▶ **Exercise passage**:
##############################
Panlabel

Crates.io Version PyPI Version GitHub License GitHub Repo stars Crates.io Total Downloads PyPI Downloads

The universal annotation converter

If you've ever written a one-off Python script to wrangle COCO annotations into YOLO format (or vice versa), panlabel is here to save you the trouble. It's a fast, single-binary CLI that converts between common object detection annotation formats — with built-in validation, clear lossiness warnings, and no Python dependencies to manage.

Panlabel’s current core scope is mainstream/static-image 2D axis-aligned object-detection bbox conversion. It does not provide first-class segmentation, keypoints/pose, oriented boxes, video tracking IDs, or 3D/multisensor labels. When broad schemas include richer structures, panlabel either skips/reports those structures or treats the conversion as lossy.

Panlabel is also available as a Rust library if you want to integrate format conversion into your own tools.

Note: Panlabel is in active development (v0.5.x). The CLI and library APIs may change between versions, so pin to a specific version if you're using it in production.

Installation

pip / uv (any platform)

pip install panlabel
# or
uv pip install panlabel

This installs a pre-built binary — no Rust toolchain needed.

Homebrew (macOS / Linux)

brew install strickvl/tap/panlabel

Shell script (macOS / Linux)

curl --proto '=https' --tlsv1.2 -LsSf https://github.com/strickvl/panlabel/releases/latest/download/panlabel-installer.sh | sh

PowerShell (Windows)
##############################
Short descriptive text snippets
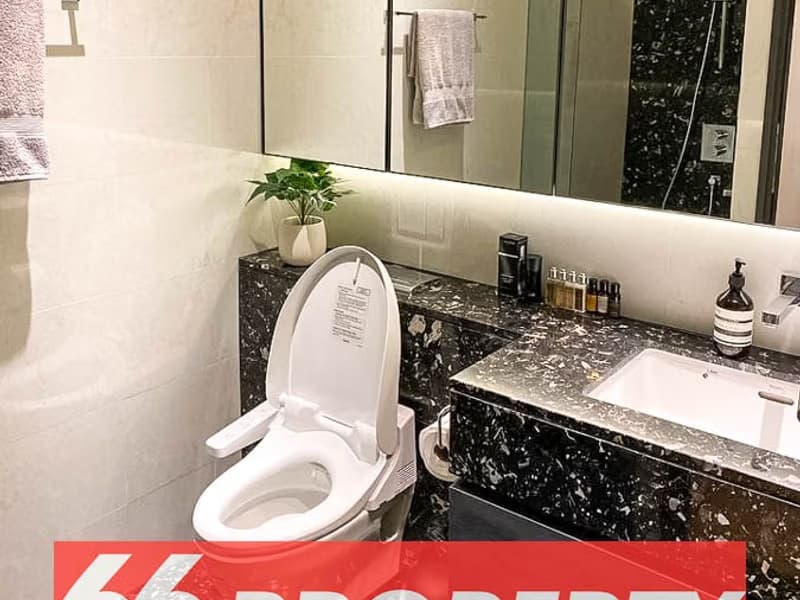 1 Bedroom Condo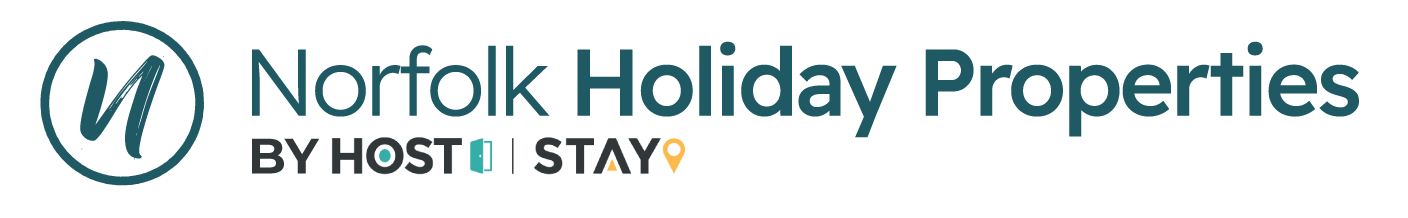 Norfolk Holiday Properties Logo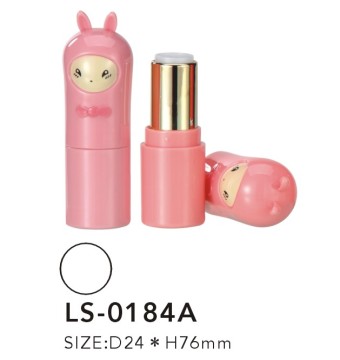 Cute Rabbit lipstick case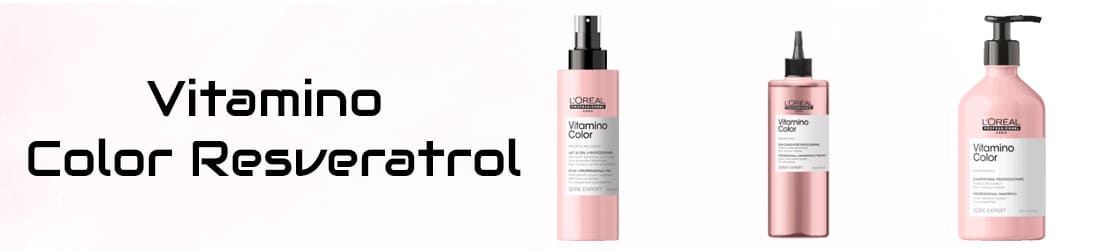 VITAMINO COLOR RESVERATROL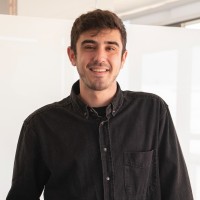 Pau Bosch Codern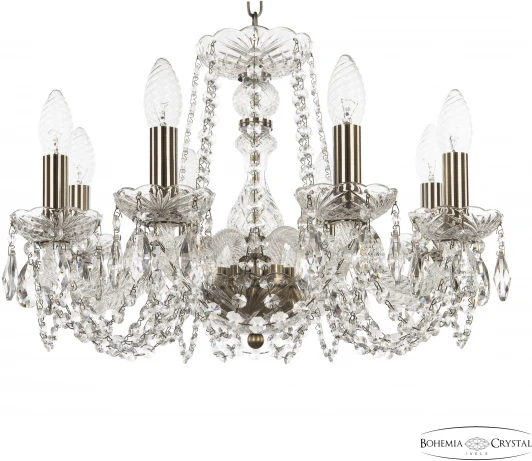 119/8/165 Pa Подвесная люстра Bohemia 119 119/8/165 Pa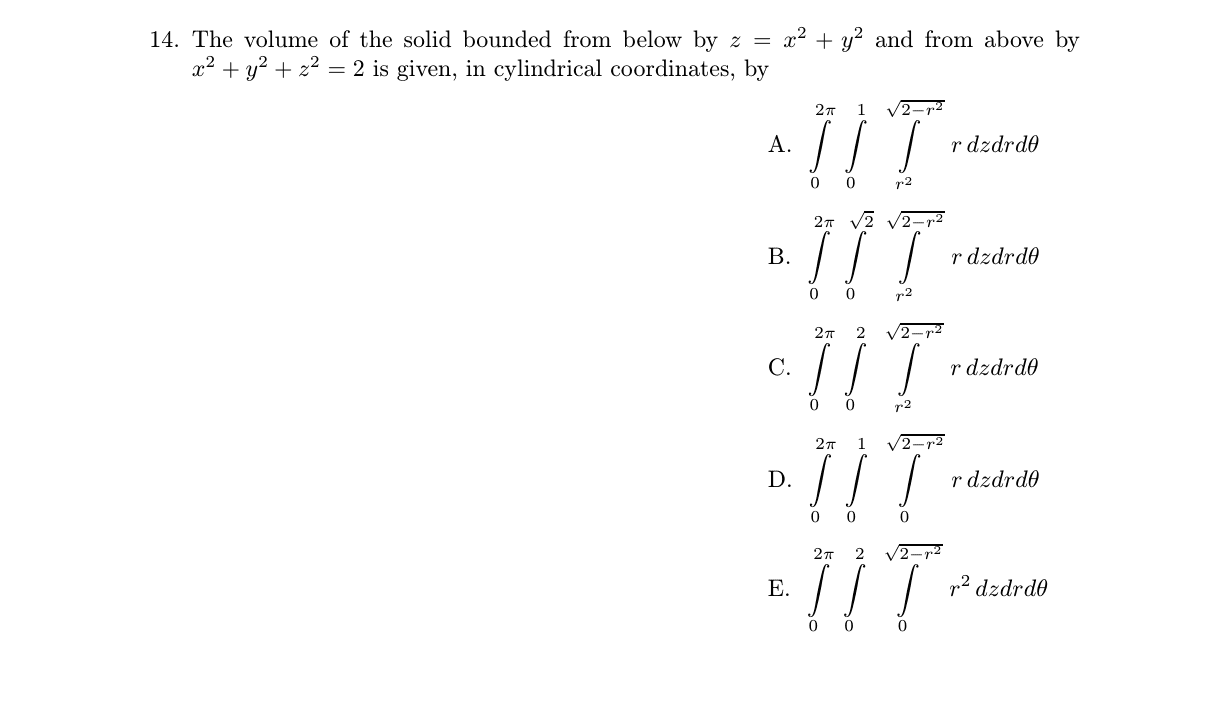 Problem 14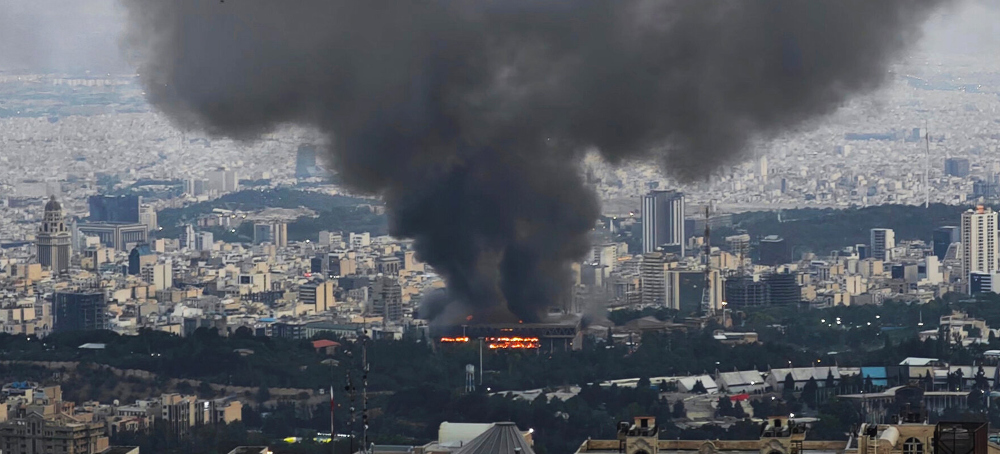 US-Backed Regime Change Has a Checkered Past — Iran May Be No Different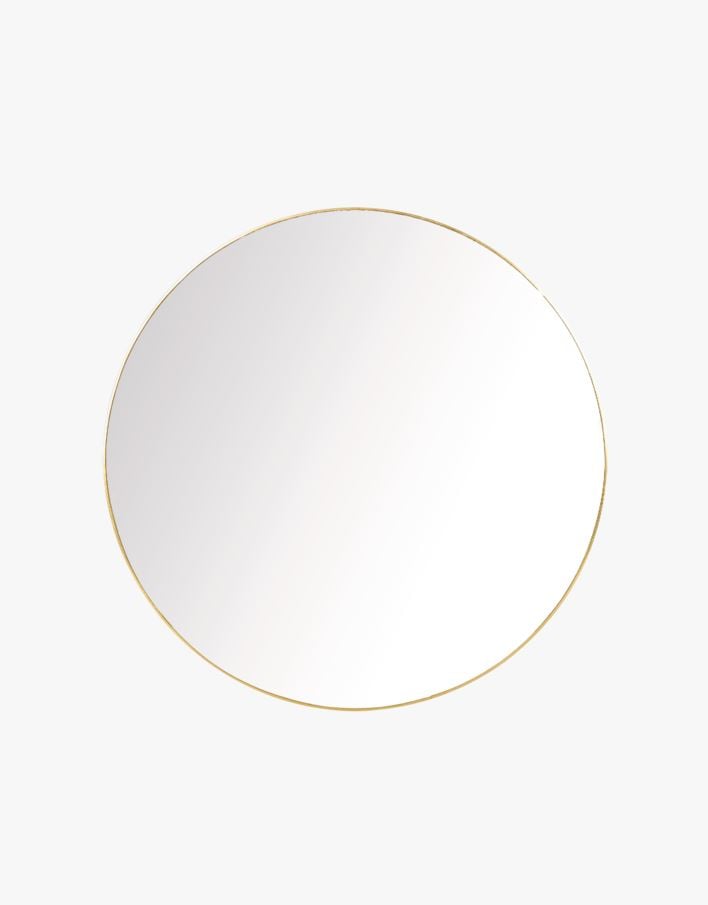 Peili kulta - ø50 cm kulta - 1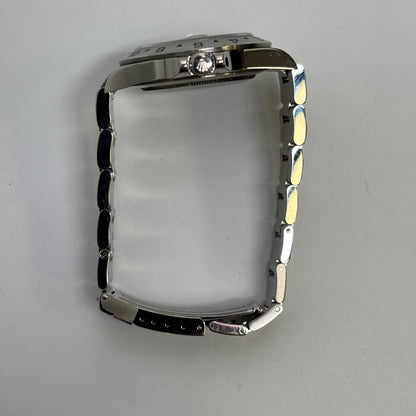 Rolex Explorer II 40mm Black Dial Watch Ref# 16570 - Happy Jewelers Fine Jewelry Lifetime Warranty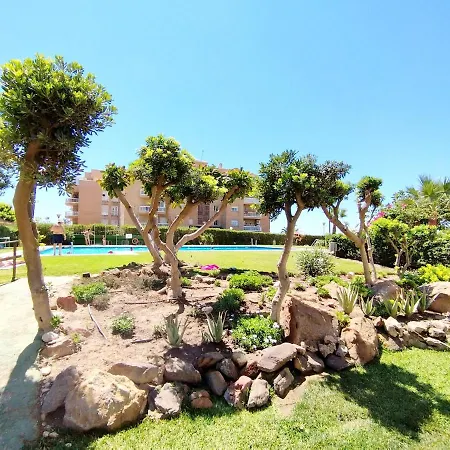 Apartamento Oliva Malaga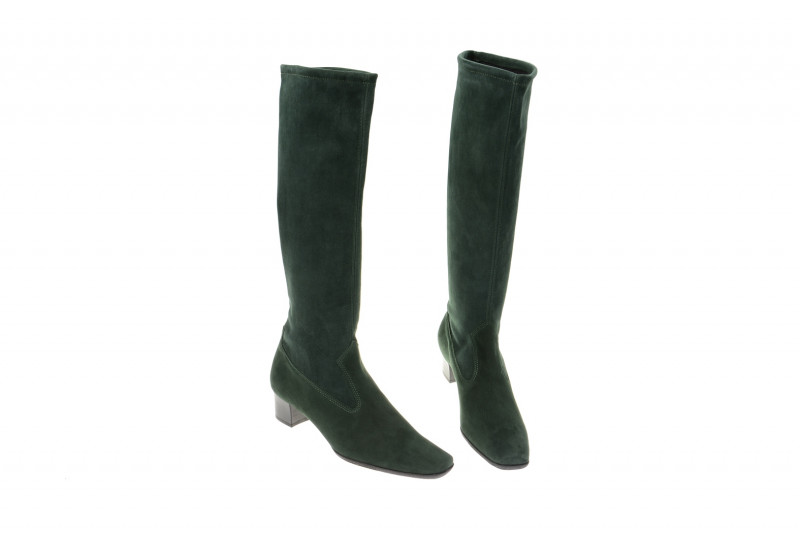 Peter Kaiser Aila Stiefel grün bottle 86237/445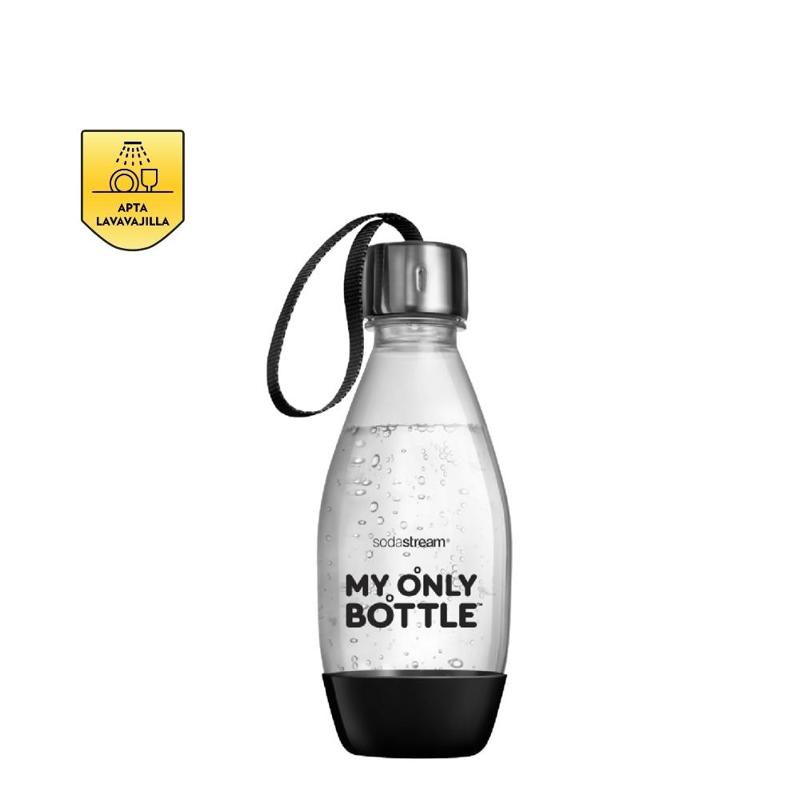 Sodastream Oficial Botella My Only Bottle de 0.5Lts - SODASTREAM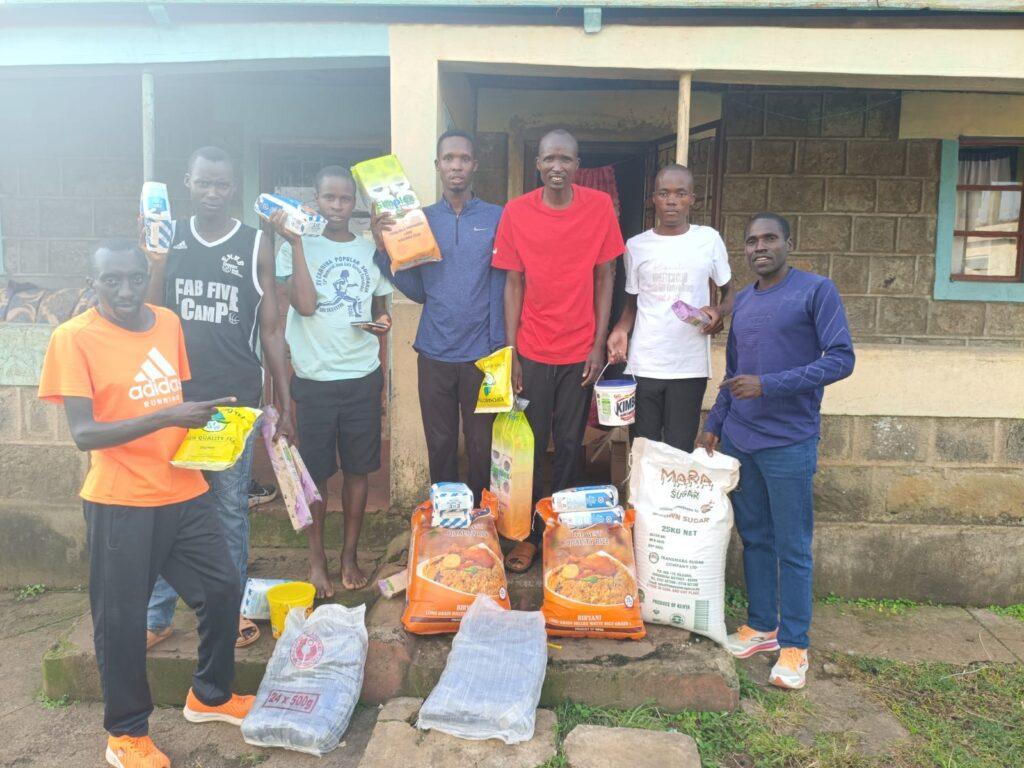 How Kenya’s Grassroots Coaches and Camps Are Powering Athletes on and Off the Field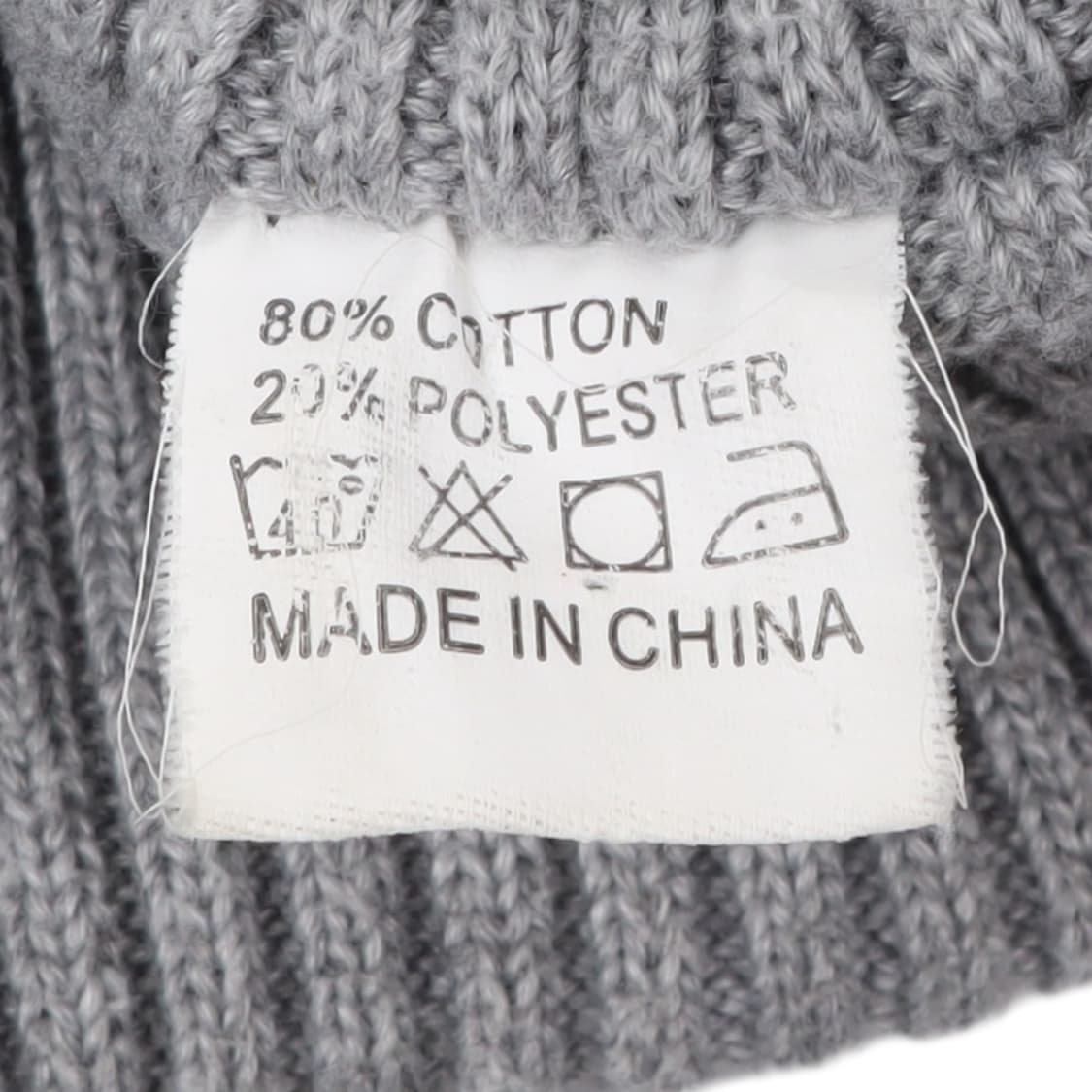 아베크롬비 그레이 쉐르파 후드집업 상품이미지10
##############################
▶ **Assignment**:
Answer these questions from the panlabel text:
1. Which development version does the note give for panlabel?
2. According to the installation section, what does installing with pip or uv put on the system?
3. Which kinds of labels does panlabel not provide first-class support for?

▶ **Answer for the task**:
1. v0.5.x
2. A pre-built binary, with no Rust toolchain needed.
3. Segmentation, keypoints/pose, oriented boxes, video tracking IDs, and 3D/multisensor labels.